I have received inquires about the disappearance of Whatson. If you would like a copy of that material, here is a PDF of my Physika blog — the Whatson posts are in the 2014 entries toward the end. The code samples are also still online at Github Gist. I’m happy to answer any questions you have about Whatson or Lila.

Best to you.

Lila Slipstream II: Extend reading capabilities by processing content into slips

Lila is a cognitive computing system that extends writing capabilities. It also extends reading capabilities.

slipstream2

  1. In a previous post I outlined how an author uses existing writing software to generate “slips” of content. A slip is the unit of text for the Lila cognitive system. The slip has just a few required properties: a subject line, a bit of content, and suggestions for tags and categories. The author generates many slips, hence a “slipstream.” In this post, I show part two of the slipstream for other kinds of content.
  2. In the writing process, an author collects and curates related content generated by dialog with other people, e.g., email and blog commments, or written by other people, e.g., articles and books. This content is usually filtered and managed by the author, but the volume piles up well beyond the author’s ability to read. (Notice the icon in the lower right of item two looks like both a book and a scanner. It is assumed that all content will be digital text.)
  3. Existing technologies such as Google Alerts allow authors to monitor the web for undiscovered but related content generated by anyone in the world. This content abides on the open web, growing daily. The volume easily exceeds an author’s ability to curate let alone read. A Lila curation process will be described later.
  4. The second part of the Lila slipstream is a process that will automatically convert the curated and undiscovered content into slips. The common slip unit format will enable Lila to generate visualizations of the content, enabling the author to read and analyze a high volume of content. The visualization tool will be described later.
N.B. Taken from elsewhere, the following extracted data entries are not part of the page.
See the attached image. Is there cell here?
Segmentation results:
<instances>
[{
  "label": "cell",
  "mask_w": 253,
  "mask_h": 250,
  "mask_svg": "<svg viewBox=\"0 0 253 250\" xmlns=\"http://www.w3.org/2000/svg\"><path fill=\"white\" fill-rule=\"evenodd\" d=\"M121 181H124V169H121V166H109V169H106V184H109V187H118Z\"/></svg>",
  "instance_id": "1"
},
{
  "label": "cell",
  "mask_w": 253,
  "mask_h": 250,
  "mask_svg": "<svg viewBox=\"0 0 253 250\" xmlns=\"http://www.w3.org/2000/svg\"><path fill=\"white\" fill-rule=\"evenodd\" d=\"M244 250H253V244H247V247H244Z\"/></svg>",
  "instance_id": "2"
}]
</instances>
Lila Slipstream. Content is written naturally using existing digital writing software.

The Lila cognitive writing process begins with four steps:

slipstream

  1. Content is written naturally using existing digital writing software, on a mobile app, a laptop, or other device. This is a good time to emphasize that Lila is not just another writing studio, e.g., MS Word, Scrivener. It is a cognitive solution to extend reading, thinking and writing capabilities. There is much to follow.
  2. Content needs to be converted to a standard “slip” format. The slip format requirements are minimal: a subject line, content, and markup for suggested categories and tags. Various writing tools could easily export to this format.
  3. A “stream” of slips will be generated over time, hence the term, “slipstream.” This slipstream involves creating and collecting slips into a repository. Existing technologies like Evernote and Google Drive can be used to collect content into a repository. Lila adds to that. Natural language processing will be performed upon the content in the repository; this processing will be described later.
  4. A graphical user interface is used to visualize the content in an organized way. A default view can be generated at an early stage using the categories suggested by the writer. Analytics will performed to generate other views; this processing will be described later.